# Automatic atom mapping - example

This notebook demonstrates how the `atom_mapping` module works in practice. It's purpose is to reduce the workload when preparing input data for MFA analysis on INCA. 

The only input required is the COBRA model that contains all reaction data, and, most importantly, references for metabolite structures in KEGG Compound, HMDB, CHEBI databases, or an InChI key.

#### First, import required modules:

In [1]:
from BFAIR import atom_mapping
from BFAIR.mfa.INCA import INCA_input_parser

#### Prepare input dataframes

In [2]:
model, reaction_data, metabolite_data = INCA_input_parser.parse_cobra_model('data/atom_mapping_Data/e_coli_core.json', 'e_coli_core', '2021-07-15')

Workflow continues by fetching and storing all of the available metabolite structures in Molfile format.

#### Initialise MolfileDownloader and fetch the structures

In [5]:
downloader = atom_mapping.MolfileDownloader(metabolite_data)
downloader.generate_molfile_database()

Fetching metabolite structures...




Successfully fetched 72/72 metabolites


Note: MolfileDownloader takes a second optional argument that allows user to specify preference of databases to search first. By default, 'InChI key -> InChI string -> structure' approach is preferred, and then databases are used for search. Check documentation for more information.

#### Write reactions in RXN format

Here, all of the obtained compound structure files are used to write reactions in RXN format, using `reaction_data` dataframe as a reference.

In [7]:
atom_mapping.write_rxn_files(reaction_data)

Excluded BIOMASS_Ecoli_core_w_GAM reaction from mapping
Generated 94/95


#### Run RDT to obtain atom mappings

RDT algorithm is downloaded and stored in the working directory (deleted after function is done). 

**NOTE**: Java is required to run the algorithm, please make sure it's installed on your computer.

In [8]:
atom_mapping.obtain_atom_mappings(max_time=20) # specify time limit for single reaction

Mapping reactions...
Reactions mapped in total: 85/94


#### Parse data from generated mappings to suitable format for INCA

In [11]:
reaction_mapping_df = atom_mapping.parse_reaction_mappings()
met_mapping_df = atom_mapping.parse_metabolite_mappings()



#### Generate CSV output of mapping data

In [12]:
atom_mapping.generate_INCA_mapping_input(reaction_mapping_df, met_mapping_df)

The generated CSV files can be used in general MFA workflow, as atom mapping inputs.

#### Clear the working directory of generated output (optional)

In [2]:
atom_mapping.clean_output()

- RECORDED INFORMATION -
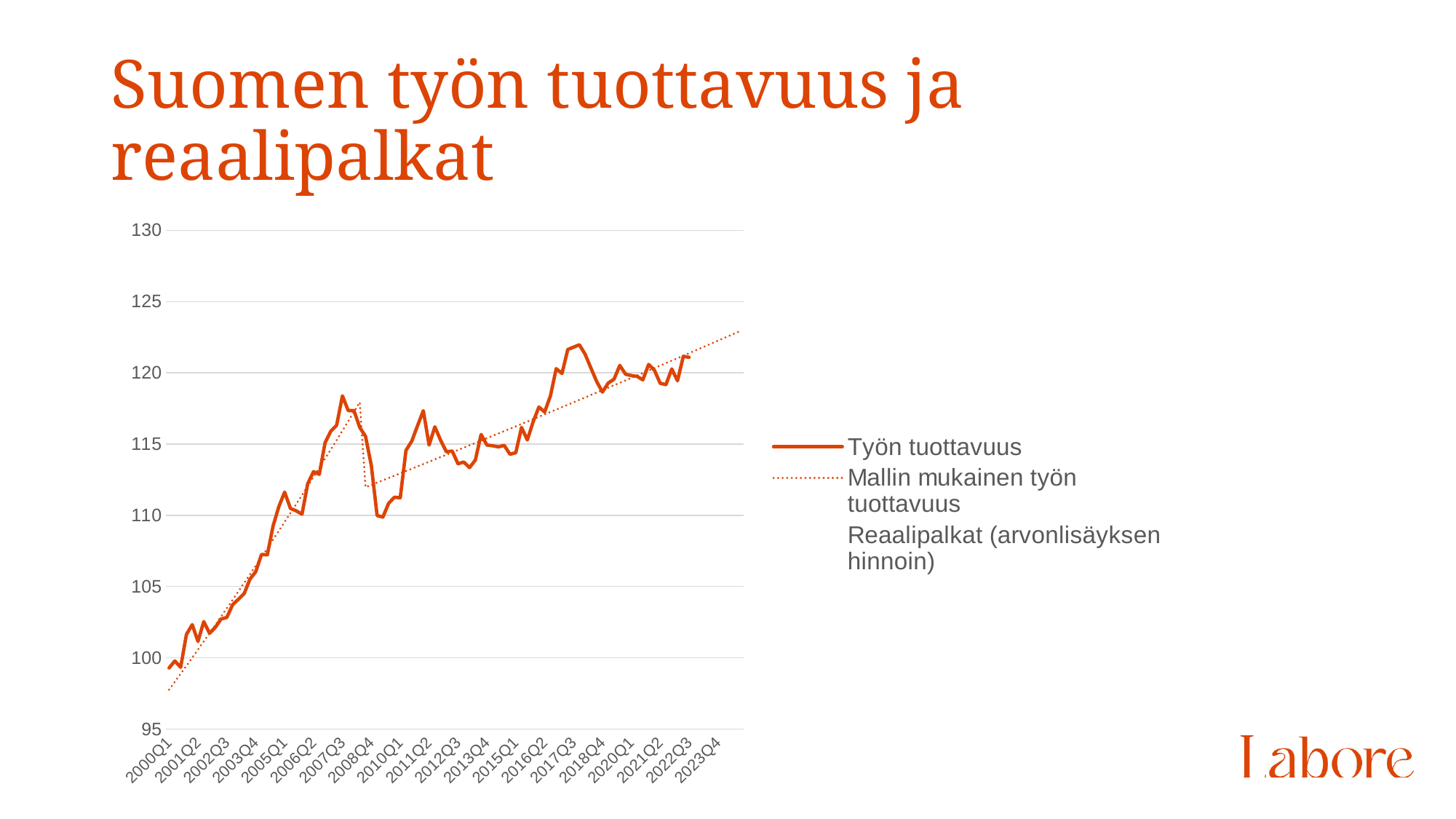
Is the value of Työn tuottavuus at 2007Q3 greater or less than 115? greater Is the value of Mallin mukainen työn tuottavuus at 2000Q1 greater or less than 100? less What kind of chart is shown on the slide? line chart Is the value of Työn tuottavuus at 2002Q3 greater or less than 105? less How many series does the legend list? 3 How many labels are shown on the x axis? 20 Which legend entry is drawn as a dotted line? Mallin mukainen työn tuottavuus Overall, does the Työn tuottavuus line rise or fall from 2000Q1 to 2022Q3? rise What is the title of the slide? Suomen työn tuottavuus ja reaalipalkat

- WHAT YOU SHOULD DO -
Please reproduce the atom mapping notebook word for word between "Here, all of" and "atom_mapping.write_rxn_files(reaction_data)", inclusive. The listing isn't needed for this.

- OUTPUT FOR THIS TASK -
Here, all of the obtained compound structure files are used to write reactions in RXN format, using `reaction_data` dataframe as a reference.

In [7]:
atom_mapping.write_rxn_files(reaction_data)